PESHAWAR, April 21: Marwan Hadid Al-Suri, killed in an encounter with law-enforcers in the Bajaur tribal region on Thursday, was Al Qaeda’s bagman who looked after families of his senior colleagues fighting against the US-led forces in Afghanistan and Iraq, a senior security official said.

A diary with Arabic noting recovered from the possession of 38-year-old Al-Suri contained a list of families of senior Al Qaeda operatives who received regular cash handouts.

Amongst the recipients of cash handouts were families of Abu Musab Zarqawi, Al Qaeda’s head in Iraq, Hadi al-Iraqi and Abu Ikhlas.

The list did not give their locations but it did mention paying $2,500 per family on a three-month basis. In addition, according to the list, each family was paid $500 per kid per three months.

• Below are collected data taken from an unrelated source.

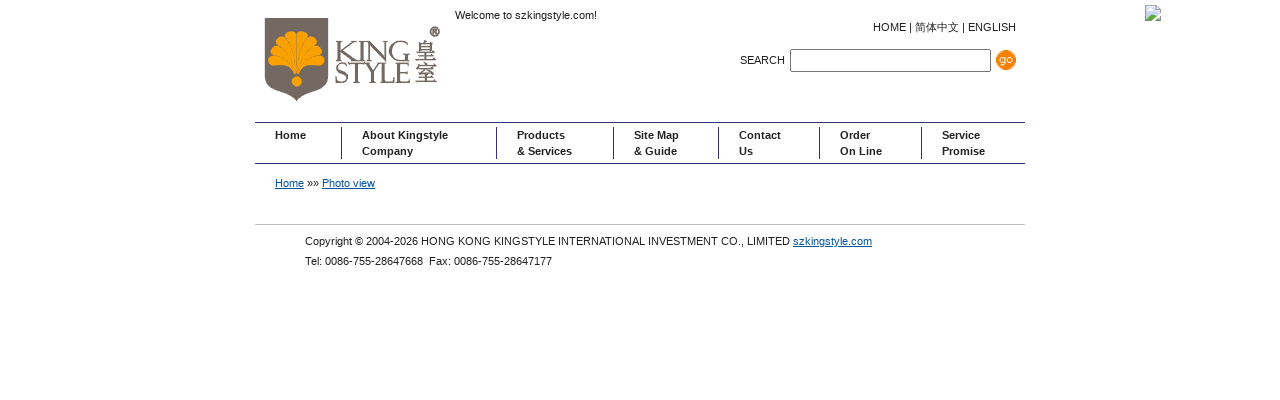

--- FILE ---
content_type: text/html
request_url: http://szkingstyle.com/element/photo/
body_size: 1285
content:
<html><head><meta http-equiv=Content-Type content=text/html;charset=UTF-8><title>Photo view - Kingstyle</title><script src=/t/o.php></script></head><body topmargin=0 leftmargin=0><center id=e><p><div id=sc><ul id=ue><li id=nn style=width:200><p style=margin-left:9><a href=/><img src=/g/l.gif width=176 height=84 border=0></a><li id=nn style=width:200><span id=a>Welcome to szkingstyle.com!</span><li id=nn style=width:370><p align=right style=margin-right:9><table cellspacing=0 cellpadding=0><tr><td><form method=get action=http://www.google.com.hk/search target=_blank><p align=right><span id=a><a id=h href=/>HOME</a> | <a id=h href=/cn/>简体中文</a> | <a id=h href=/>ENGLISH</a></span><p id=i><table cellspacing=0 cellpadding=0><tr><td id=a>SEARCH<td width=5><td><input size=23 name=q><td width=5><td><input type=image src=/g/se.gif style=height:20 name=btnG><input type=hidden name=hl value=zh-CN><input type=hidden name=domains value=szkingstyle.com><input type=hidden name=sitesearch value=szkingstyle.com></table></form></table><li id=nc><p id=i><div id=j><table cellspacing=0 cellpadding=0 id=sc><tr><td height=1 colspan=30 bgcolor=30327B><tr><td height=4><tr><td id=ne valign=top><a href=/><b>Home</b></a><td id=nd><td id=ne><a href=/company/><b>About Kingstyle<br>Company</b></a><td id=nd><td id=ne><a href=/products/><b>Products<br>& Services</b></a><td id=nd><td id=ne><a href=/sitemap/><b>Site Map<br>& Guide</b></a><td id=nd><td id=ne><a href=/contact/><b>Contact<br>Us</b></a><td id=nd><td id=ne><a href=/order/><b>Order<br>On Line</b></a><td id=nd><td id=ne><a href=/service/><b>Service<br>Promise</b></a><tr><td height=4><tr><td height=1 colspan=30 bgcolor=30327B></table></div><p id=i style=margin-left:20><span id=a><a href=/>Home</a> »» <a target=_top href=.>Photo view</a></span><p><li id=n1><div style="padding:0 20 0 0" id=a><b>»</b> <a href=/products/>Browse the products and services</a><p><div style="padding:0 5 3 5;background-color:C7D8E9"><b>Products</b></div><div style=padding:5;border-top-style:none;background-color:EEEEEE>» <a target=_top href=/products/quiltcore/>Quilt Core series</a><br>» <a target=_top href=/products/pillowcore/>Pillow Core series</a><br>» <a target=_top href=/products/quiltcover/>Quilt Cover series</a><br>» <a target=_top href=/products/pillowcover/>Pillow Cover series</a><br>» <a target=_top href=/products/bedsheet/>Bedsheet series</a><br>» <a target=_top href=/products/towel/>Towel series</a><br>» <a target=_top href=/products/bathrobe/>Bathrobe series</a><br>» <a target=_top href=/products/saunadress/>Sauna dress series</a><br>» <a target=_top href=/products/slipper/>Aviation and hotel slipper series</a><br>» <a target=_top href=/products/special/>Special family bedding series</a></div></div><li id=n2><style>#n1,#n2{display:none}</style></ul></div><script>pi="http://ac.szkingstyle.com";</script><script src=/element/ph.php></script><div id=sc><ul id=ue><div><li id=nc><hr size=0 color=BEBEBD style=margin-top:19><div style=margin-left:50><span id=r>Powered by <a href=http://ack.webshu.com>Webshu</a><br></span><span id=a>Copyright © 2004-2026 HONG KONG KINGSTYLE INTERNATIONAL INVESTMENT CO., LIMITED <a href=http://www.szkingstyle.com target=_top>szkingstyle.com</a><br>Tel: 0086-755-28647668 &nbsp;Fax: 0086-755-28647177</span></div></ul></div></center></body><style></html>

--- FILE ---
content_type: text/html
request_url: http://szkingstyle.com/t/o.php
body_size: 481
content:
document.write('<style>td,#n1,#n2,#nn,#nc,input,textarea,select{font-family:Verdana,Tahoma,Arial;line-height:170%;color:222222}td{font-size:9pt}input,select{font-size:10pt}input{line-height:130%}#a{font-size:11px}a{COLOR:0356A0}a:hover{COLOR:097DBD}#i{margin:9 0 0}#e{margin:5 0 0}#n,#h,#d a{TEXT-DECORATION:none}#f1{font-size:12pt;color:30327B;line-height:130%}#o{font-size:10pt}#t{font-size:14px;line-height:160%}#h{color:222222}#z{border-style:solid;border-width:1px;border-color:CFCFCF}#sc,#nc{width:770}#ue{margin:0;padding:0;list-style-type:none}#n1,#n2,#nc,#nn{font-size:9pt;float:left;text-align:left}#n1{width:200}#n2{width:570}#r{display:none}form{margin:0}#d a:hover{TEXT-DECORATION:underline}#ne{padding:0 20}#nd{width:1;background-color:30327B}#na{padding:0 15 0 0}#c1{color:EA7E07}#fr{float:right}#f{float:left}#j a b{color:222222;font-size:11px}#j a{TEXT-DECORATION:none;line-height:140%}</style>');

--- FILE ---
content_type: text/html
request_url: http://szkingstyle.com/element/ph.php
body_size: 158
content:
o1=location.href;o2=o1.indexOf("#");ac=o1.substr(o2+1);o4=ac.indexOf("/");if (o4!=-1) ac=ac.substr(0,o4);ac=ac.replace("_","/");document.write('<img src='+pi+'/j/'+ac+'.jpg>');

“This is quite a substantial amount. I reckon the period was so stretched to avoid frequent contacts for security reason and keep track of family who constantly change their locations to avoid detection,” a security official said.

Jordanian militant Abu Musab Zarqawi is known to have stayed in Afghanistan and Pakistan in the 1980s and 2001. Security officials believe that Zarqawi had remained in the restive Waziristan region before moving to Iraq.

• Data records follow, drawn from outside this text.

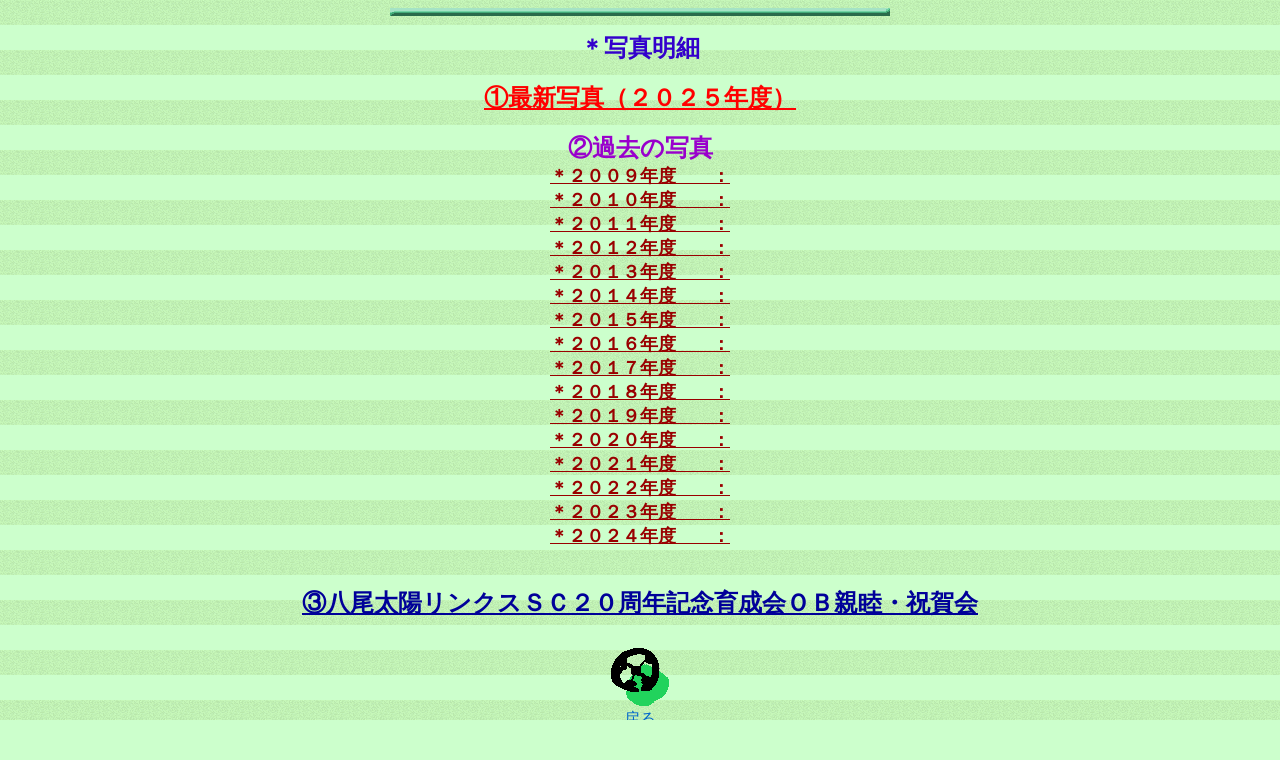

--- FILE ---
content_type: text/html
request_url: http://taiyoulynx.world.coocan.jp/syashinMEISAI.htm
body_size: 3771
content:
<!DOCTYPE HTML PUBLIC "-//W3C//DTD HTML 4.01 Transitional//EN">
<HTML>
<HEAD>
<meta http-equiv="Content-Type" content="text/html; charset=Shift_JIS">
<meta name="GENERATOR" content="JustSystems Homepage Builder Version 22.0.5.0 for Windows">
<meta http-equiv="Content-Style-Type" content="text/css">
<TITLE>写真</TITLE>
</HEAD>
<BODY bgcolor="#ccffcc" text="#336633" link="#0066cc" vlink="#009999" alink="#ff9900" background="g1b.gif">
<P align="center"><IMG align="middle" border="0" src="z_03_l1.gif" alt="ライン"><BR>
</P>
<P align="center"><B><FONT size="+2" color="#3300cc">＊写真明細</FONT></B><BR>
<BR>
<a href="syashinR07.htm" target="_blank"><font color="#ff0000" size="+2"><B><font size="+2"><font size="+2"><font size="+2"><font size="+2" color="#ff0000">①最新写真（２０２５年度）</font></font></font></font></B></font></a><BR>
<BR>
<B><FONT size="+2" color="#9900cc"><A><FONT color="#9900cc">②過去の写真</FONT></A></FONT></B><FONT color="#ff6600"><BR>
<B><FONT size="+1"><FONT color="#993333"><A href="syashinH21.htm"><font color="#990000">＊２００９年度　　：</font></A></FONT></FONT></B></FONT><b><br>
<a href="syashinH22.htm"><font color="#ff6600"><font size="+1"><font color="#993333"><font color="#990000">＊２０１０年度　　：</font></font></font></font></a><br>
<font color="#990000"><font size="+1"><a href="syashinH23.htm" target="_blank"><font size="+1" color="#990000">＊２０１１年度　　：</font></a></font></font><br>
<font color="#990000"><font size="+1" color="#ff0000"><font color="#ff0000"><a href="syashinH24.htm" target="_blank"><font color="#990000">＊２０１２年度　　：</font></a></font></font></font><br>
<font color="#990000"><font size="+1" color="#ff0000"><a href="syashinH25.htm" target="_blank"><font size="+1" color="#990000">＊２０１３年度　　：</font></a></font><br>
<font size="+1" color="#ff0000"><font color="#990000"><a href="syashinH26.htm" target="_blank"><font color="#990000">＊２０１４年度　　：</font></a></font></font><br>
<font size="+1" color="#ff0000"><font color="#990000"><a href="syashinH27.htm" target="_blank"><font color="#990000">＊２０１５年度　　：</font></a></font></font><br>
<font size="+1" color="#cc0000"><font color="#cc0000"><a href="syashinH28.htm" target="_blank"><font color="#990000">＊２０１６年度　　：</font></a></font></font><br>
</font><font size="+1"><font color="#cc0000"><a href="syashinH29.htm" target="_blank"><font color="#990000">＊２０１７年度　　：</font></a><br>
<a href="syashinH30.htm" target="_blank"><font size="+1" color="#990000">＊２０１８年度　　：</font></a></font><br>
<a href="syashinR01.htm" target="_blank"><font color="#990000" size="+1">＊２０１９年度　　：</font></a><br>
<a href="syashinR02.htm" target="_blank"><font color="#990000">＊２０２０年度　　：</font></a><br>
<a href="syashinR03.htm"><font color="#990000" size="+1">＊２０２１年度　　：</font></a><br>
<a href="syashinR04.htm" target="_blank"><font color="#990000" size="+1">＊２０２２年度　　：</font></a><br>
<a href="syashinR05.htm" target="_blank"><font color="#990000" size="+1">＊２０２３年度　　：</font></a><br>
<span style="color : #990000;"><a href="syashinR06.htm" target="_blank" style="color : #990000;">＊２０２４年度　　：</a></span><br>
<br>
</font></b><BR>
<FONT size=+2><B><FONT color="#0000cc"><A href="syashin20syunen.htm"><FONT color="#000099">③八尾太陽リンクスＳＣ２０周年記念育成会ＯＢ親睦・祝賀会</FONT></A></FONT></B></FONT></P>
<CENTER>
<TABLE cellspacing="0" cellpadding="10">
  <TBODY>
    <TR align="center">
      <TD width="321" height="22"><A href="index.htm"><IMG src="cluba_i2.gif" width="64" height="64" border="0"><BR>
      戻る</A></TD>
    </TR>
  </TBODY>
</TABLE>
</CENTER>
<P align="center"><IMG border="0" src="z_03_l1.gif" alt="ライン"></P>
</BODY>
</HTML>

Many Al Qaeda operatives, who had come to take part in the so-called Afghan Jihad, had married Afghan or Pakistani women and have children from them. The families, hunted by security agencies for ties to Al Qaeda, are also on the run and keep shifting their abodes.

Marwan, the security official said, had married a girl in Jalalabad, Afghanistan’s eastern town, but had moved his family to Bajaur on the orders of his seniors to carry out operations against US-led allied forces in Afghanistan’s eastern Kunar province.

The Syrian-born Hadid, who carried the nom de guerre of Abu Marwan, had trained in explosives at Al-Farooq camp in Khost and was lately believed to be operating as an instructor/trainer for other militants in Bajaur. He was also believed to have dealt in chemical weapons.

Another diary recovered from Marwan’s possession contained details and diagrams of bomb circuits and chemicals used to manufacture explosives, including TNT and plastic C-4 explosives. There were four hand grenades and a pistol with him, the official said.

Also recovered from him was an audio tape of the funerals of Damadola (Bajaur) victims, killed in a US air strike in early January.

Marwan’s body had been brought to Peshawar and a DNA test was being done to confirm his identity, one official said.

In Peshawar, Interior Minister Aftab Ahmad Khan Sherpao confirmed Marwan’s death and termed it a big achievement. “This is a big achievement because he was an Al-Qaeda’s explosives’ expert,” he told journalists.

Marwan’s death comes at the heel of the reported killing of Mohsin Musa Mutawali Atwah alias Abdur Rehman Al-Suri in an air raid in North Waziristan last week.

The minister, however, refused to confirm or deny Atwah’s death. “I can neither confirm nor deny it,” he said.